UN High Commissioner for Refugees
AMMAN, Jordan For more than a year and a half, they had lived under tents in the inhospitable desert of the no man’s land between Jordan and Iraq. In the early hours of Thursday, waiting for the plane that was to take them to their new life in Sweden, the group of 185 Iranian Kurd refugees at Amman airport could hardly believe their luck.
“I am finally going to live as a human being again,” said Salim Kare, a father of five who had fled Iran during the start of the Khomeiny era. “We were taught about the life, the schools, the laws in Sweden. When I arrive in Sweden, in Advalla, the place chosen for me, I will live like a Swede.”
The 185 were part of a group of 387 Iranian Kurds who were accepted for permanent resettlement in Sweden. The first 202 travelled to Stockholm late last month.
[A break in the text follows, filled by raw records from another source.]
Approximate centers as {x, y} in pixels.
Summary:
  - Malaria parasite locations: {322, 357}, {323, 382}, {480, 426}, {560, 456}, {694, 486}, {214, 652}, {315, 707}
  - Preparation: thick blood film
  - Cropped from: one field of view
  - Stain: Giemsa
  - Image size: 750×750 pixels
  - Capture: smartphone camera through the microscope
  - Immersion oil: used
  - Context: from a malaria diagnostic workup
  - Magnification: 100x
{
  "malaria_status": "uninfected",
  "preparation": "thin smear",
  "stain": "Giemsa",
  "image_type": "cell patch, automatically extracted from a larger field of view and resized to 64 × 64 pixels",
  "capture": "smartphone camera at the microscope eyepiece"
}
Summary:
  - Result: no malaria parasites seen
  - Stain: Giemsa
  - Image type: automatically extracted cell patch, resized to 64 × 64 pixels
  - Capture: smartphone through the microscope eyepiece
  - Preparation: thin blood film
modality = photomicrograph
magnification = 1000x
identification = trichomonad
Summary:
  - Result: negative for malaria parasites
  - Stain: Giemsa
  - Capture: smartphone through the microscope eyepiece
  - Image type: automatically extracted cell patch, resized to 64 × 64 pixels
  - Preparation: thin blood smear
Until only a few weeks ago, they had all been living under tents in the no man’s land where they had become stuck when they tried to flee Iraq and leave refugee life behind in the spring of 2003. Most had spent almost a quarter of a century in Al Tash refugee camp, near Ramadi in Iraq, after fleeing Iran in the aftermath of the Islamic Revolution there.
Salim has spent more than half of his life as a refugee. Surrounded by heaps of luggage, he did nothing but smile in anticipation of his new life.
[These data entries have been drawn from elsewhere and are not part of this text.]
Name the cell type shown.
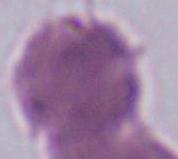
An erythrocyte.

Summary:
  - Magnification: 1000x
  - Modality: photomicrograph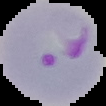
Summary:
  - Image size: 106×106 pixels
  - Image type: cell region segmented out of the field of view; surrounding area masked to black
  - Preparation: thin blood smear
  - Result: Plasmodium parasites identified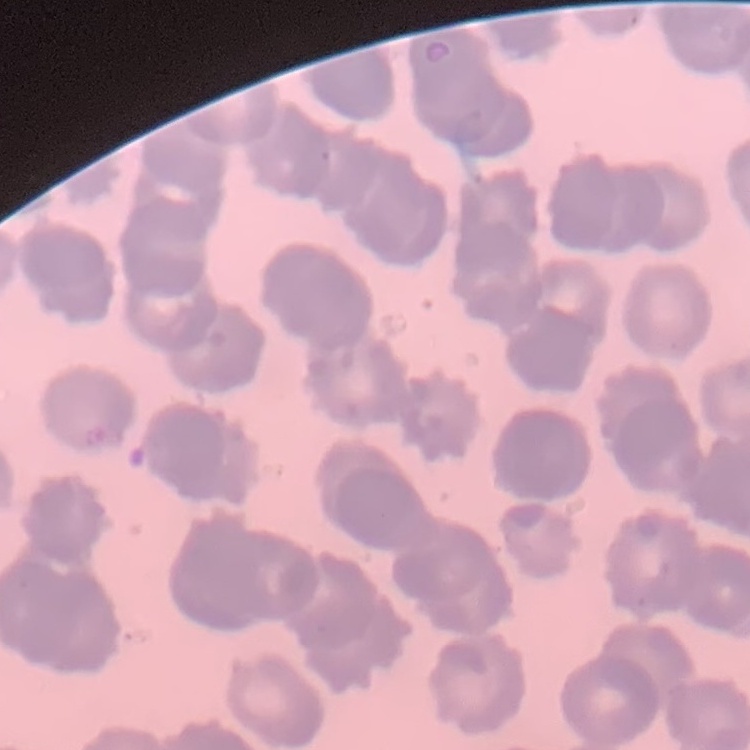

red_blood_cell_morphology: rouleaux formation
image_type: square crop of a larger photomicrograph
preparation: thin blood film
stain: Field's or Giemsa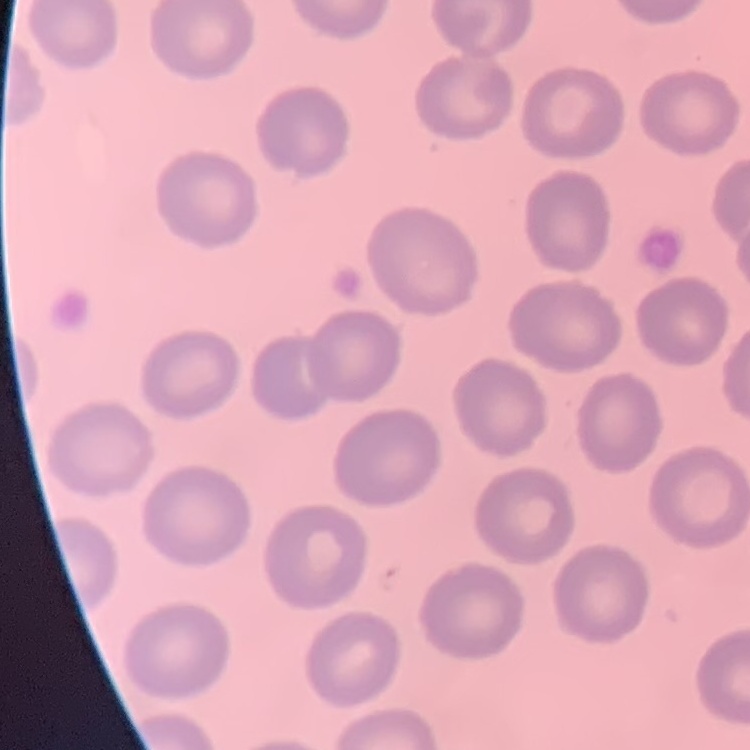
red blood cell morphology = no rouleaux formation
image type = square crop of a larger photomicrograph
stain = Field's or Giemsa
preparation = thin blood smear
“We are happy to go, to start a new life, to learn mechanics and art,” said brothers Payman Saiful, 22, and Zaman, 27. “But we are sad about the ones we are leaving behind in that horrible place, no man’s land. It is not fair, they should get a chance too. UNHCR should do their best.”
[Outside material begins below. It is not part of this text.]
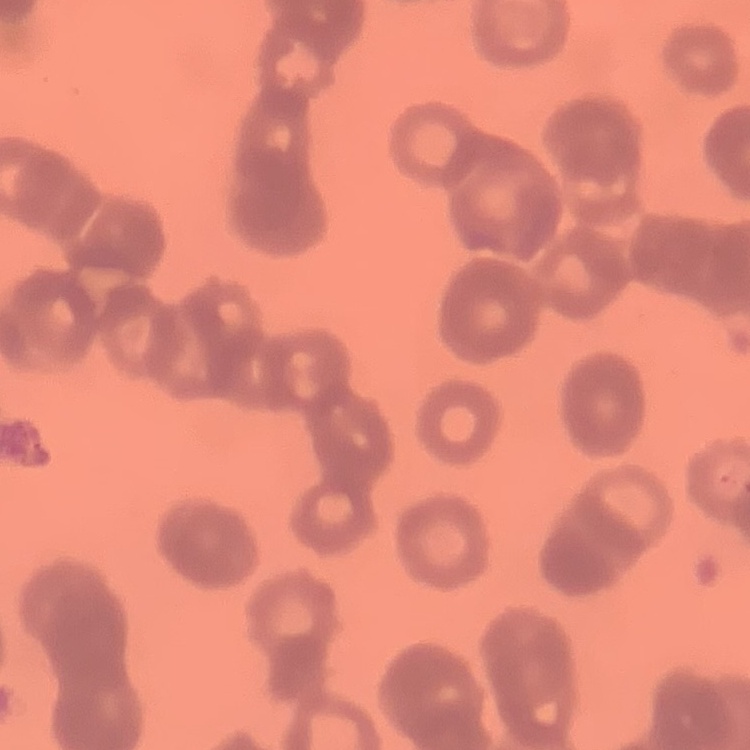

Summary:
  - Red blood cell morphology: rouleaux formation
  - Image type: one tile cut from a larger photomicrograph
  - Preparation: thin peripheral smear
  - Stain: Field's or GiemsaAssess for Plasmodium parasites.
There are still 741 refugees, 664 of whom are Iranian Kurds, stuck in the no man’s land, while 137 Palestinians are still at the Ruweished camp, some 60 km inside Jordan. In both locations, refugees have been living under very harsh conditions since the spring of 2003, staying under tents in a desert area subject to extreme climatic variations. They now face a second winter of freezing temperatures with no immediate solution in sight to help them.
For the past one-and-a-half years, UNHCR has been calling on the generosity of countries around the world to help those stranded refugees. The agency has submitted 880 cases for resettlement to such countries as the United States, Australia, Ireland and the Scandinavian countries. To date, despite the generosity of Sweden and other countries, hundreds of these requests remain pending.
UNHCR also wrote to many Arab countries requesting them to grant shelter, even on a temporary basis, to Palestinian refugees stranded at the Jordanian border. Last year, Jordan itself agreed to give temporary asylum to 386 Palestinians with Jordanian spouses; while 250 Palestinians chose to leave Ruweished to go back to Iraq. The refugee agency has undertaken to assist countries with the financial cost of hosting Palestinian refugees and hopes for a positive reaction from Arab states.
“We can only do our best and we have been doing it for a long time,” said Jacqueline Parlevliet, UNHCR Jordan’s senior protection officer. “We have submitted cases to many countries in and outside the region. We can do little more than draw attention to the desperate needs of these refugees, highlight their suffering and call for help in finding a solution for them. Unfortunately we do not have the power to resettle them elsewhere, only nation states can take that decision.”
A decision can make the difference between a life full of opportunities and a hopeless future. In Amman Airport on Wednesday night, it was the children who were the most excited to leave.
“When we arrive in Sweden, I will send my daughter back to school,” said Karim Kosadi, surrounded by his five children. His daughter is so happy, she cannot wait to leave. “I want to learn English and Swedish, and everything,” she interrupted. “In the camp I did not have the chance to learn anymore, and I have felt frustrated ever since.”
Next to her, a little baby girl gazed around the messy departure hall with a serious look on her face.
“Sonia was born in the no man’s land, one year and four months ago, she was the first baby born there,” her mother said. “Nowadays all she says is Lolo, the town we are heading for in Sweden.”
Sonia is young enough that she will not even remember her life as a refugee; she will only be reminded by her parents of the years they spent in the camps. She has the chance of a normal life in a country she can call home. Dozens of children still in the no man’s land are waiting for a similar chance.